In other words, before returning the file, we will run a sanity check and HEAD the remote registry. If all is good, the file is returned from the GitLab package registry.

Obviously, if the sanity check fails, then we will remove the package from GitLab and simply re-download the package from the remote registry.

🛃 Permissions

There are two aspects that are handled when we receive a request for a package on the dependency proxy:

  1. Returning the requested package (whether from GitLab or the remote registry).
  2. Manage the cache.

(1.) looks like a read only operation as such follows the read rules of the package registry except for one part: we don't allow anonymous requests. We require users to be authenticated. The minimum role is guest except for private projects where it will be reporter. This is to be inline with the existing package registry permissions.

Now, (2.) is more complex as handling the cache can involve writing (to create a new entry or discarding an existing one). Since our cache is the package registry, we're going to strictly follow the permissions that we have there.

This leaves us with the question: how do we handle users that can do (1.) but not (2.)?
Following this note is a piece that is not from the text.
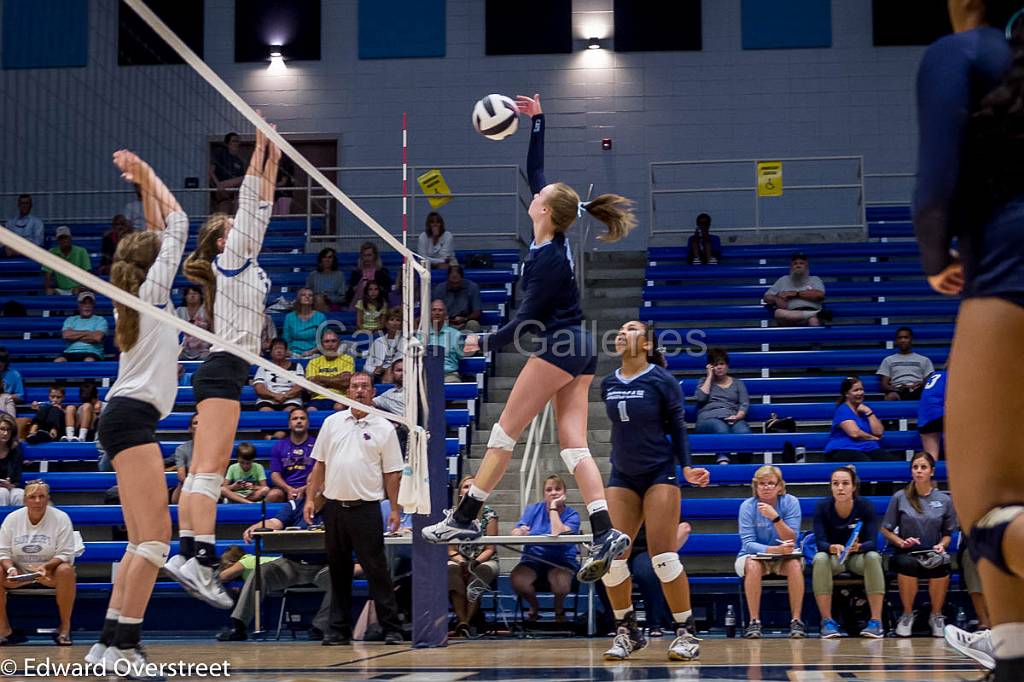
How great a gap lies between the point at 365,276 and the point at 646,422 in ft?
27.8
That is an excellent question. Well, we're going to check what the user can do with the package registry and the fallback solution will be to return the file from the remote registry.
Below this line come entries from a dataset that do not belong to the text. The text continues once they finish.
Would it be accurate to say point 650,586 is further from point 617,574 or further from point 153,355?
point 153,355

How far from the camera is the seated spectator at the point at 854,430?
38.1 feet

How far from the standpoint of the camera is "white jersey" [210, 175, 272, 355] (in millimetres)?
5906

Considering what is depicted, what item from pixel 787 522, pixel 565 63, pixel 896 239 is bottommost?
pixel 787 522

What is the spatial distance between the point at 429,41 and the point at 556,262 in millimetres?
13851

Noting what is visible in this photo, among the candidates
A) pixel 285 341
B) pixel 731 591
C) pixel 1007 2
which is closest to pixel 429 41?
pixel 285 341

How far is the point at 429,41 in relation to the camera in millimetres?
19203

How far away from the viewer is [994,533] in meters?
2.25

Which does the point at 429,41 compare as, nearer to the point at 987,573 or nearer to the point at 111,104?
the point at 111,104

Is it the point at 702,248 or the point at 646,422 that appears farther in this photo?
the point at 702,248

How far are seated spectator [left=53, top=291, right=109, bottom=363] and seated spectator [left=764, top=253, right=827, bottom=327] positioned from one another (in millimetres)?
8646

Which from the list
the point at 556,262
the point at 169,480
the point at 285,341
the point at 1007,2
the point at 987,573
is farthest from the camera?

This seems complex but to help with the understanding of the logic flow, see the next section

Logic flow

  • Search the file in the package registry?
    • We have a matching file. Is the etag coherent with the digests we have?
      • (coherent etag). Return the file from the package registry.
      • (wrong digest). Can the user delete and write to the package registry?
    • (not found). Can the user write to the package registry?

We will note here that to serve the file from the remote registry, we're going to leverage a workhorse's feature: #send_url. This way, we don't even need to download the file on the rails side. Workhorse will do the heavy lifting for us.
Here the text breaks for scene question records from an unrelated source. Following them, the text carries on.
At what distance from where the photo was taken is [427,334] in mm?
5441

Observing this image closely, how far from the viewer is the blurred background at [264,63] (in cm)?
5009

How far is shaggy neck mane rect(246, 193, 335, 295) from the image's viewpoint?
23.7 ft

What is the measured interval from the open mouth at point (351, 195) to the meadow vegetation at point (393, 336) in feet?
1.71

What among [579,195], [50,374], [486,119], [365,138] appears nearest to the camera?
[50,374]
🔬 What does this MR do and why?

  • Implement the dependency proxy logic when a package file is found in the package registry.
  • Implement an etag sanity check to verify that the stored package file is coherent with the remote one.
  • Update permissions to not allow anonymous requests.
  • Add and update all the related specs.

The entire dependency proxy implementation is gated behind a feature flag. Rollout issue: [Feature flag] Enable packages_dependency_proxy... (#415218 - closed).

💅 Screenshots or screen recordings

From a client's perspective, the dependency proxy is a single API endpoint 😸 so no UI.

How to set up and validate locally

Have a project and at least PATs of a maintainer and a reporter.

Let's setup the dependency proxy settings first. There is no UI yet, so we're going to do it using a Rails console.

For the target remote registry, we're going to use this private project on gitlab.com: https://gitlab.com/issue-reproduce/packages/maven/maven-private-project. You will need a username + PAT to access that project. You can also use a public gitlab.com project or even maven central itself.

In a rails console:

Project.find(<local_project_id>).create_dependency_proxy_packages_setting!(maven_external_registry_url: 'https://gitlab.com/api/v4/projects/22780791/packages/maven', maven_external_registry_username: '<username for gitlab.com>', maven_external_registry_password: '<pat for gitlab.com>', enabled: true)

While at it, let's enable the feature flag:

Feature.enable(:packages_dependency_proxy_maven)

We're ready to play around with the dependency proxy. We're not going to use a real maven client (such as mvn or gradle) but use curl to quickly check the behavior of the endpoint.

1️⃣ Package doesn't exist on the remote registry

With a maintainer:

$ curl "http://<local maintainer username>:<local maintainer pat>@gdk.test:8000/api/v4/projects/<project_id>/dependency_proxy/packages/maven/i/dont/exist/nop.pom" 
{"message":"202 Accepted"}
  • 202 Accepted is the default response returned when we hit the situation where the backend needs to pull from the remote registry and publish to the local package registry. This part is out of the scope of this MR.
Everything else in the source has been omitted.